▶ **Directions for this task**: Could you set down exactly the lines in the records below between the line holding "MCL-1 plays essential" and the line holding "huMcl-1 mice treated", inclusive?

━━ Data for this task

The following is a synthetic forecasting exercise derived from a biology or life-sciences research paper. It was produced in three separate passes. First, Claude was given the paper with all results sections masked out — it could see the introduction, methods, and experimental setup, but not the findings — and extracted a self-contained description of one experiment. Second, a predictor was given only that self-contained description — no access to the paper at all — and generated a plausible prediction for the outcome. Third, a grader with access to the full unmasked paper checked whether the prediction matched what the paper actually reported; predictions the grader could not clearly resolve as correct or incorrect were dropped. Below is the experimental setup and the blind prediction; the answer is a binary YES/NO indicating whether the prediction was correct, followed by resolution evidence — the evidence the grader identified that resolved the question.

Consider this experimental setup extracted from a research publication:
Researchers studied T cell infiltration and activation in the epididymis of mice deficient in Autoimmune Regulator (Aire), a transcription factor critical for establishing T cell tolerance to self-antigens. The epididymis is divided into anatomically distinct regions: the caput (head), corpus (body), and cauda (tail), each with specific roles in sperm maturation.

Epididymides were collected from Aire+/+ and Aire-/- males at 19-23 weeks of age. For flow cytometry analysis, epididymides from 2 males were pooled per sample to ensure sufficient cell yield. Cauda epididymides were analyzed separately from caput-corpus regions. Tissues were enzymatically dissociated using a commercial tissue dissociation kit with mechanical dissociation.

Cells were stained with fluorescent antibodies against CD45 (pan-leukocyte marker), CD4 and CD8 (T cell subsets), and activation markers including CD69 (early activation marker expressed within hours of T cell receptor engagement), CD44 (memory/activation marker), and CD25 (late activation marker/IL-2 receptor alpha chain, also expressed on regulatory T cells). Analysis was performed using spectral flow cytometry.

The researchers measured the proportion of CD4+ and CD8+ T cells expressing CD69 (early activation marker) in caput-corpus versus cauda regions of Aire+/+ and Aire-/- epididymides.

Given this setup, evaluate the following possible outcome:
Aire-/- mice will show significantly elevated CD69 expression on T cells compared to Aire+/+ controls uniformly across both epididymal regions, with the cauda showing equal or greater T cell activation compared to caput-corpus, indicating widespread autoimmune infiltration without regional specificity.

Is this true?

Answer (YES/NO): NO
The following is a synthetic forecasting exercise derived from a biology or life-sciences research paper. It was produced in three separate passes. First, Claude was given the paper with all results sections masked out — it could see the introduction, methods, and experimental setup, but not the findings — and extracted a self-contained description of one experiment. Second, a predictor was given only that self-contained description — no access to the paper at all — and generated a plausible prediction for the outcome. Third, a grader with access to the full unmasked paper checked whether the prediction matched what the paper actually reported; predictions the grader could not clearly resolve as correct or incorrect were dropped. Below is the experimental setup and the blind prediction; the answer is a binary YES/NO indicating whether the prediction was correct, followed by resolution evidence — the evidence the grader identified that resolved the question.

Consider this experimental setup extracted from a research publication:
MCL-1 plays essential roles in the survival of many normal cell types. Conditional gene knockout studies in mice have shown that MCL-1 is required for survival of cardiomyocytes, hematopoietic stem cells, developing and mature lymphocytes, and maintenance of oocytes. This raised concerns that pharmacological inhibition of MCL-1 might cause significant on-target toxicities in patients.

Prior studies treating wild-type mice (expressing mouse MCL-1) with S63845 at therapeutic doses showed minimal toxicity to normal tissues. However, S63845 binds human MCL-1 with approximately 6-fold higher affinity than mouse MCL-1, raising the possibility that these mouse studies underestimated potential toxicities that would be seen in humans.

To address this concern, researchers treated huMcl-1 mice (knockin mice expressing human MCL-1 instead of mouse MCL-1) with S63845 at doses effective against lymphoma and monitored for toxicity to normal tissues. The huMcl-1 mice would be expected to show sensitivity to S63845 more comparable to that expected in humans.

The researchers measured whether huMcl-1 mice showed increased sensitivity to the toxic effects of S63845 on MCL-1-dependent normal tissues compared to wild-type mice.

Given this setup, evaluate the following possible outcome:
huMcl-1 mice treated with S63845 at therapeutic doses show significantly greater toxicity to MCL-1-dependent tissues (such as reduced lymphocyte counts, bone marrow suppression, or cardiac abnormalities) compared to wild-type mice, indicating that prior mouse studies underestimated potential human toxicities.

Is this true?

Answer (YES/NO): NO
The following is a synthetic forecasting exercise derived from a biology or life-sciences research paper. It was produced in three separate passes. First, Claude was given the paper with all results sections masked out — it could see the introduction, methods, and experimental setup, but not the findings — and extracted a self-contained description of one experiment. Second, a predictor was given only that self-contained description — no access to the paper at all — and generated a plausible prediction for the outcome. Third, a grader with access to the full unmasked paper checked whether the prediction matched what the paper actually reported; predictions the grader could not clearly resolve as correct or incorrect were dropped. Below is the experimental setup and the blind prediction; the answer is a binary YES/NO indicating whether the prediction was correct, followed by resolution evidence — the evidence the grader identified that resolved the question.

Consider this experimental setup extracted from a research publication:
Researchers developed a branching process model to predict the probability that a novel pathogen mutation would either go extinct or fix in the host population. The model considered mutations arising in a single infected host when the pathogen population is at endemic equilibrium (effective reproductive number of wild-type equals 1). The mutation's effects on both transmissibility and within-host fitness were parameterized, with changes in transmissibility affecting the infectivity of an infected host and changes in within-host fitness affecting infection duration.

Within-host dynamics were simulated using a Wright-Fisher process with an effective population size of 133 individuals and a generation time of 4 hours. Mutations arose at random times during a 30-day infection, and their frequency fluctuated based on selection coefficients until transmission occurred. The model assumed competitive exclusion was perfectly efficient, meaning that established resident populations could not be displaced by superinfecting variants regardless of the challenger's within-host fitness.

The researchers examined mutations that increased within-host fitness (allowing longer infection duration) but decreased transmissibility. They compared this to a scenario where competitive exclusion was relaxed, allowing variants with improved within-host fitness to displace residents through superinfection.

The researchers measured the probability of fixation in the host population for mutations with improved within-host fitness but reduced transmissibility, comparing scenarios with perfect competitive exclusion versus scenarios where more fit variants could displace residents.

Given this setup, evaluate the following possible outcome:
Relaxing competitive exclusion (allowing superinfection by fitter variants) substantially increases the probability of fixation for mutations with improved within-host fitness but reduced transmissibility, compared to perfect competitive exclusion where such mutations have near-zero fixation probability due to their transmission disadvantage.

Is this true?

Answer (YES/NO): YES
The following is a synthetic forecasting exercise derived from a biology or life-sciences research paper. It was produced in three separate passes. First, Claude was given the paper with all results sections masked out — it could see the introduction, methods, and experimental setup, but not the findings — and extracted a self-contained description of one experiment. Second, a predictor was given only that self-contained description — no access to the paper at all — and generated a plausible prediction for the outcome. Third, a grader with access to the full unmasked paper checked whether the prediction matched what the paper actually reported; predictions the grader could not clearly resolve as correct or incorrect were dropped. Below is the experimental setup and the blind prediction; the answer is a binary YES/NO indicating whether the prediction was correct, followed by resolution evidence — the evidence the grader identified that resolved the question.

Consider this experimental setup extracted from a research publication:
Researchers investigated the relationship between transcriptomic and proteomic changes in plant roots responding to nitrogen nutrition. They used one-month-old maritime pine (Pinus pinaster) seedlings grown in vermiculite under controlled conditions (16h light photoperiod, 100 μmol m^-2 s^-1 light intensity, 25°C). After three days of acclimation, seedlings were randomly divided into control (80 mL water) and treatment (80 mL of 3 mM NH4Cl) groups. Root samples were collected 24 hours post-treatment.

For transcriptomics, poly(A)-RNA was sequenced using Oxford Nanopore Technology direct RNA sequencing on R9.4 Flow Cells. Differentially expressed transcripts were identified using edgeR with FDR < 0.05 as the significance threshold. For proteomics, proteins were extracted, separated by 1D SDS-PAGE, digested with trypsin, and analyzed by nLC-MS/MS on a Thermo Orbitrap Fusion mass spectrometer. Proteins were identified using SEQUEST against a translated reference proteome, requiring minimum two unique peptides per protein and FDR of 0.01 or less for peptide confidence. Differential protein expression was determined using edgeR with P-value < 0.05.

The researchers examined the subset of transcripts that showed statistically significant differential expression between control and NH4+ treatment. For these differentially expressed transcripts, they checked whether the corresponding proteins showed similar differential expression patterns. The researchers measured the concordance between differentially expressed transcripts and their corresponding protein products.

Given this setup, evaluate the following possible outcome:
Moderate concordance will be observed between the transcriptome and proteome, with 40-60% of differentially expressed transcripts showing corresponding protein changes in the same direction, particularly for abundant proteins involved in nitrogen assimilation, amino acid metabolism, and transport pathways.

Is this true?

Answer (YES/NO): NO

━━━━

▶ **Solution to this task**:
MCL-1 plays essential roles in the survival of many normal cell types. Conditional gene knockout studies in mice have shown that MCL-1 is required for survival of cardiomyocytes, hematopoietic stem cells, developing and mature lymphocytes, and maintenance of oocytes. This raised concerns that pharmacological inhibition of MCL-1 might cause significant on-target toxicities in patients.

Prior studies treating wild-type mice (expressing mouse MCL-1) with S63845 at therapeutic doses showed minimal toxicity to normal tissues. However, S63845 binds human MCL-1 with approximately 6-fold higher affinity than mouse MCL-1, raising the possibility that these mouse studies underestimated potential toxicities that would be seen in humans.

To address this concern, researchers treated huMcl-1 mice (knockin mice expressing human MCL-1 instead of mouse MCL-1) with S63845 at doses effective against lymphoma and monitored for toxicity to normal tissues. The huMcl-1 mice would be expected to show sensitivity to S63845 more comparable to that expected in humans.

The researchers measured whether huMcl-1 mice showed increased sensitivity to the toxic effects of S63845 on MCL-1-dependent normal tissues compared to wild-type mice.

Given this setup, evaluate the following possible outcome:
huMcl-1 mice treated with S63845 at therapeutic doses show significantly greater toxicity to MCL-1-dependent tissues (such as reduced lymphocyte counts, bone marrow suppression, or cardiac abnormalities) compared to wild-type mice, indicating that prior mouse studies underestimated potential human toxicities.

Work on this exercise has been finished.